Scientists hadn’t noticed this diversity, he hypothesizes, because they usually use only a limited number of molecular approaches to screen “that distracting 1014 number of binding regions, while totally forgetting about the tail end of the antibody, which is what actually dictates the function of the antibody in vivo.”
Infinimmune has discovered nearly 1,500 unique protein-coding immunoglobulin G1 “constant” sequences. “This is far more variation than is currently understood to exist in the entire human population,” he points out. “This is a rich sequence space for the exploration of novel functions.”
Human VHH antibodies
“We are finding molecules people think don’t exist in the human antibody repertoire because they haven’t had the right tools,” McDonnell says. Infinimmune, however, has its Complete Human immunosequencing technology. It has been used to find heavy-chain-only antibodies, which are commonly associated with camelids and sharks.
The human immune system produces canonical Y-shaped antibodies comprised of two heavy chains and two light chains. Nonetheless, according to McDonnell, when you look deep enough, you can see that “every human produces heavy-chain-only antibodies natively in their immune system.”
Heavy-chain-only antibodies have a single variable domain (VHH) attached to one constant domain, making them attractive to drug developers. “The cost of goods is lower because manufacturers only need to knock-in one protein to the production cell line,”
McDonnell explains. “They are smaller proteins, as well, so they can be easier to stabilize and purify.” Using whole, human-derived heavy-chain-only antibodies could confer additional benefits in terms of safety and efficacy. “Only four VHH-like molecules have reached the market,” McDonnell notes. “So, it’s an emerging modality.”
After the antibodies are sequenced, Infinimmune’s Anthrobody drug discovery platform enables the company to identify related antibody lineages and predict the target specificity for many antigens in parallel. Results specify where the antibody came from, the number of cells that produce that antibody or one closely related to it, and the target specificity of the antibody. With that data, developers can screen drug products that are part of the immune response to a given target.

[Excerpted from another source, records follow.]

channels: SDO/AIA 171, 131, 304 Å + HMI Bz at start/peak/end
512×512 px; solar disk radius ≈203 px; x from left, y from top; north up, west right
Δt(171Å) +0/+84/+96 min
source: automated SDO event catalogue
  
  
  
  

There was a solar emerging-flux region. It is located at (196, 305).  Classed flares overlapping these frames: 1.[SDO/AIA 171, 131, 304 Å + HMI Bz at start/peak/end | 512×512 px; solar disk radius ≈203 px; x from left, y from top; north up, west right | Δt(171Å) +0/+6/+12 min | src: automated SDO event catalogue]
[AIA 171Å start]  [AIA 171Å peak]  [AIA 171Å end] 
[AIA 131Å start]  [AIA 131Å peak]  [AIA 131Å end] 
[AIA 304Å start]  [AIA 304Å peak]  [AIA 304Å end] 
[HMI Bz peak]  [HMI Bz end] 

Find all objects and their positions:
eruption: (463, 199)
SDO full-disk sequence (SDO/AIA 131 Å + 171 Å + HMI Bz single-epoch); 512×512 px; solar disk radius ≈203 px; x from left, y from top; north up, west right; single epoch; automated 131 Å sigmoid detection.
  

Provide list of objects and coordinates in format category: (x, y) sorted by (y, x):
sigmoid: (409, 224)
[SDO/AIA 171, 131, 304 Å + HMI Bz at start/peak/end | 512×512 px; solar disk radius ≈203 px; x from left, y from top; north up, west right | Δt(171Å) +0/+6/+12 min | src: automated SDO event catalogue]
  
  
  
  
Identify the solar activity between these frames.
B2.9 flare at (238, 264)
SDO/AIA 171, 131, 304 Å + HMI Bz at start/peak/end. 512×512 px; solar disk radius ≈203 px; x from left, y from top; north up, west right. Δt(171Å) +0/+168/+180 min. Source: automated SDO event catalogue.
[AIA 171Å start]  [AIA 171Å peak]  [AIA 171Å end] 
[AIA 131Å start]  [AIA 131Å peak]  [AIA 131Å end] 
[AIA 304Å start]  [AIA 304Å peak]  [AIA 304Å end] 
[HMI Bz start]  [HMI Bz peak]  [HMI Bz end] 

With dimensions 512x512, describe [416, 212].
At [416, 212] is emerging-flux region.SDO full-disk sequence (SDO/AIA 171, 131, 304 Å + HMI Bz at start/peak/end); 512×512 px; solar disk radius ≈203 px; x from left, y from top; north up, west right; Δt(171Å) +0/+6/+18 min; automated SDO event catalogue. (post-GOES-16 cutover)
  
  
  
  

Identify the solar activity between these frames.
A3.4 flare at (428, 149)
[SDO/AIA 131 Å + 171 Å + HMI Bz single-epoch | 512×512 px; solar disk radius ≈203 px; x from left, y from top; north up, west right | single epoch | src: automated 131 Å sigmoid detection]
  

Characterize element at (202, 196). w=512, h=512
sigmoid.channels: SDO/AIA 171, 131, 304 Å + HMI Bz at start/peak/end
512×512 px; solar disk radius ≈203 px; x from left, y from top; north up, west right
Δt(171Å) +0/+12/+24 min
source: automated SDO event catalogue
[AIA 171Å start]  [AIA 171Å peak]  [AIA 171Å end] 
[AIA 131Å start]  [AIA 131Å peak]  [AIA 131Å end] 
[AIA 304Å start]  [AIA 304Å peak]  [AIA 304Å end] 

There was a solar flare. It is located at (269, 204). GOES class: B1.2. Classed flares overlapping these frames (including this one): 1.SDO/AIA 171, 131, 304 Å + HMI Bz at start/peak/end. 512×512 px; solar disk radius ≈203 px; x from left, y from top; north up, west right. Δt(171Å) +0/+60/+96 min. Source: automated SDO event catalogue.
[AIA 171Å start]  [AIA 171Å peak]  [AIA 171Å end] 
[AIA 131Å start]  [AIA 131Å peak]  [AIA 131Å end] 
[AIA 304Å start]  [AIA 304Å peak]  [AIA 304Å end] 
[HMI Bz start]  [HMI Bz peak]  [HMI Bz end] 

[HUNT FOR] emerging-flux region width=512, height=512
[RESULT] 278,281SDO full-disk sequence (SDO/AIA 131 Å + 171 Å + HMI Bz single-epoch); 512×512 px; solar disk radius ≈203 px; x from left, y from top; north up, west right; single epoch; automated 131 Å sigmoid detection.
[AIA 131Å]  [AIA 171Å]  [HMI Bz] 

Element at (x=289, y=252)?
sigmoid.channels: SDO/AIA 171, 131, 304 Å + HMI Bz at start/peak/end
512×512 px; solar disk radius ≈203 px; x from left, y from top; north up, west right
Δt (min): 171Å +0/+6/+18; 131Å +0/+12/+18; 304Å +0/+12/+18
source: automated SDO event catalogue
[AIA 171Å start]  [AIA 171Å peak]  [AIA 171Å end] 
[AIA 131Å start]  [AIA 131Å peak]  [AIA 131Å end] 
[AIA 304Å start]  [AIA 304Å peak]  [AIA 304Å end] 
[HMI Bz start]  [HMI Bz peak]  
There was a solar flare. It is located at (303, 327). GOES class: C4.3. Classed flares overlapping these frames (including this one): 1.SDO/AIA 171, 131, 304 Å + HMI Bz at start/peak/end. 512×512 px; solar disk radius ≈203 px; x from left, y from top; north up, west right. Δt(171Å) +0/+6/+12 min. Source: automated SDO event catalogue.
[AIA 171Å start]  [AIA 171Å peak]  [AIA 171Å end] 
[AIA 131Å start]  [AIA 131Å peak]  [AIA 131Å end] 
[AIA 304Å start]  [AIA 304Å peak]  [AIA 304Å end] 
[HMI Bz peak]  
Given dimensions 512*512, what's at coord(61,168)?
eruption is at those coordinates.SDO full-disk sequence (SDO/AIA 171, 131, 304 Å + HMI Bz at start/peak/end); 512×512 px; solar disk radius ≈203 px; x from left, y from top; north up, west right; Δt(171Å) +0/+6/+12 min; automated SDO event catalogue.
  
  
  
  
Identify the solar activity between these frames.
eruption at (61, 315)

“By starting with products that human B cells have edited in vivo, you are starting with a protein that [nature] has tested for cell expression inside mammalian cells,” McDonnell says. “So, unless an antibody is inherently expressible by a human mammalian cell, we won’t see it in our platform. We get survivorship bias of the best kind. The biology is doing the work for us.”
To do more, faster
Infinimmune was founded by scientists who “saw opportunities to apply advanced technology directly to antibody drug discovery,” McDonnell says. One of these opportunities came from research McDonnell conducted at Vanderbilt University on the human adaptive immune repertoire.
They published a paper reporting that they had observed a new property of antibodies called light chain coherence (Jaffe et al. Nature 2022; 611: 352–357). This property, they suggested, could be explained by sequence space constraints for light chains. They added that “antibody designers would be wise to actively look for optimal light chains used widely in nature, rather than focusing on the heavy chain alone.”
By the time the paper appeared, Infinimmune had launched. Although industry funding was scarce, Infinimmune closed a $12 million seed round in three months.
Infinimmune looks forward to forming more partnerships, including partnerships with AI companies and pharma companies. Infinimmune is also focused on building and selecting its own lead candidates for end-to-end development and commercialization. “For antibody companies like ours,” McDonnell declares, “that’s table stakes.”